Glossary

Here is some of the vocabulary used by the application.

Collections

These are units documents and entity data used to group items in Aleph. This can be the name of an imported directory, database, or something more abstract, such as the name of an organisation or web site that has been ingested. It can also be used to group documents and entities relevant to a particular investigation.

Documents

These are the basic search results in Aleph. They can either be text documents (in which case they are expected to have a number of pages and are shown as a PDF in the user interface), or tabular documents (in which case they can have multiple sheets, each with a number of records. They will be shown as tables in the user interface).

Foreign IDs

These exist both for documents and collections. They are a little piece of text used to identify the origin of information, e.g. the URL of a crawled document, or the path of an imported folder. Used to avoid duplicate imports when importing the same content twice.

Ingestors

Plug-ins to the Aleph engine which accept crawled files and attempt to extract text pages or tabular rows from them so that they can be imported into the system. Ingestors for common file formats like Word documents, PDF files or CSV spreadsheets are included, but more exotic types can be supported by programming additional ingestors.

Analyzers

Is what Aleph runs after the documents have been ingested. They are used to extract additional information from a document. Examples include the extraction of entities and language detection. Again, new analyzers can be added through the plug-in system.

Plugins

To Aleph, plugins are Python classes in a Python distutils package which are exposed via the entry_points mechanism. These include crawlers, ingestors and analyzers. See setup.py in the repository root for examples.

Metadata

This is used to describe the content of individual documents in Aleph.
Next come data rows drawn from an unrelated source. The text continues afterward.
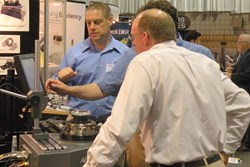 The busy exhibition floor provides opportunities to see new technology up close; above a booth demonstration at SPIE Optifab in 2011.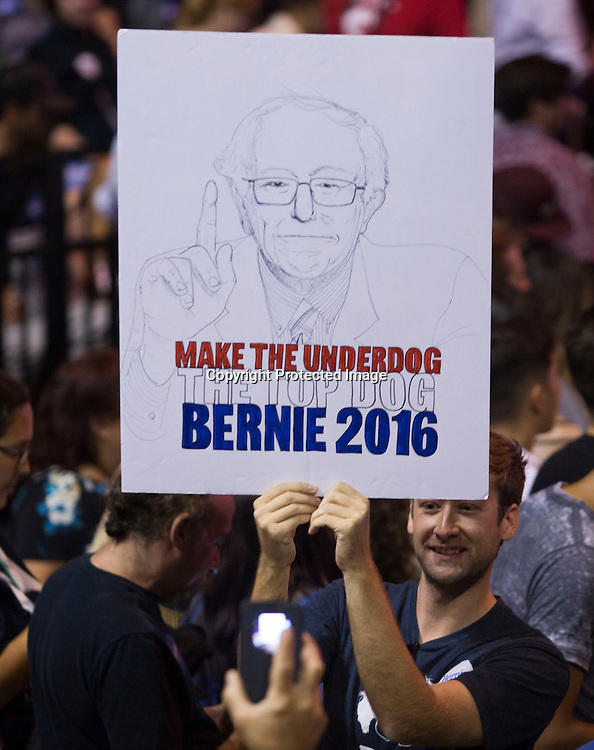 A supporter holds a sign during a rally for democratic presidential candidate Sen. Bernie Sanders, I-Vt., Monday, Aug. 10, 2015, at the Los Angeles Memorial Sports Arena in Los Angeles. (AP Photo/Ringo H.W. Chiu)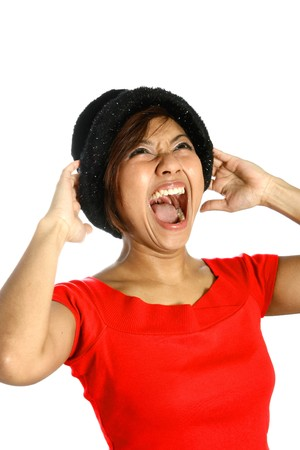 uncontrollable: Young Asian female screaming at the top of her voice, showing her emotion of anger and frustration.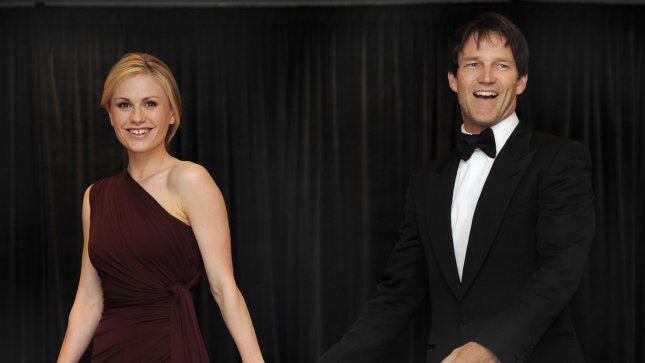 Actress Anna Paquin leads her husband Stephen Moyer and co-star in the TV series True Blood, as they walk the red carpet as they arrive for the annual White House Correspondent's Association dinner, April 30, 2011, in Washington,D.C. President Obama will attend the dinner, which combines the administration's top officials, Capitol Hill politicians and Hollywood glitz and glamour. UPI/Mike Theiler
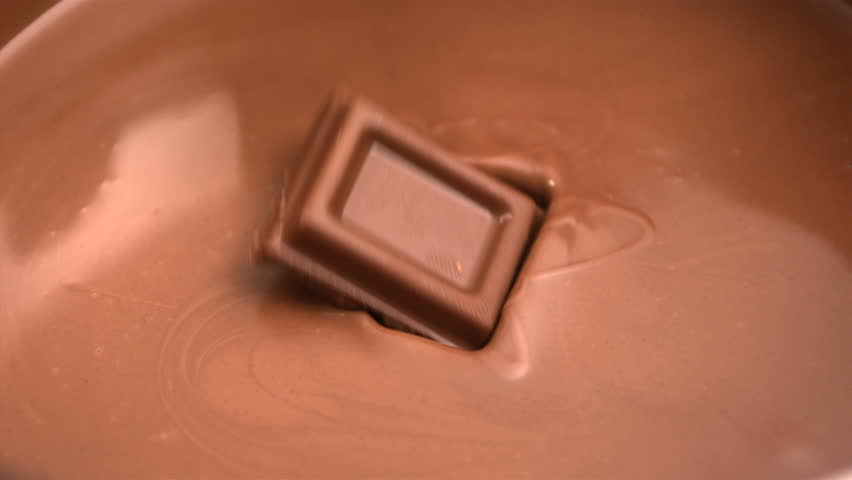 Square of chocolate falling into melted chocolate in slow motion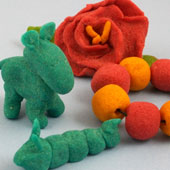 Modeling dough: flower, beads, animals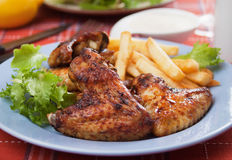 Oven roasted chicken wings. With french fries  and lettuce Royalty Free Stock Images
Common metadata fields include:

  • title: a short document title (will be extrapolated from the file name, if none is given).
  • summary: an optional short description, usually less than 200 characters.
  • file_name: the basename of the imported file, e.g. Source_Data.xlsx. If not provided, this will be guessed from the source_url or source_path)
  • foreign_id: see above, e.g. a source URL, or foreign systems ID
  • extension: e.g. pdf, csv, without the dot
  • mime_type: e.g. text/csv, application/pdf
  • source_url: e.g. http://source.com/documents/Source_Data.xlsx
  • source_path: local import path, e.g. /tmp/Source_Data.xlsx
  • languages: a list of lowercase two-letter ISO 3166-1 language codes, e.g ['ja', 'en']
  • countries: a list of lowercase two-letter ISO country codes, e.g ['jp', 'en']
  • dates: a list of ISO 8601 dates relevant to the document, eg. ['2001-01-28']
  • keywords: a list of key phrases.
  • emails: email addresses extracted from the text.
  • headers: a hash of the headers received upon download of the document via HTTP.
  • content_hash: a SHA-1 checksum of the data (automatically generated).

Other fields can be added, but they will not usually be shown in the user interface.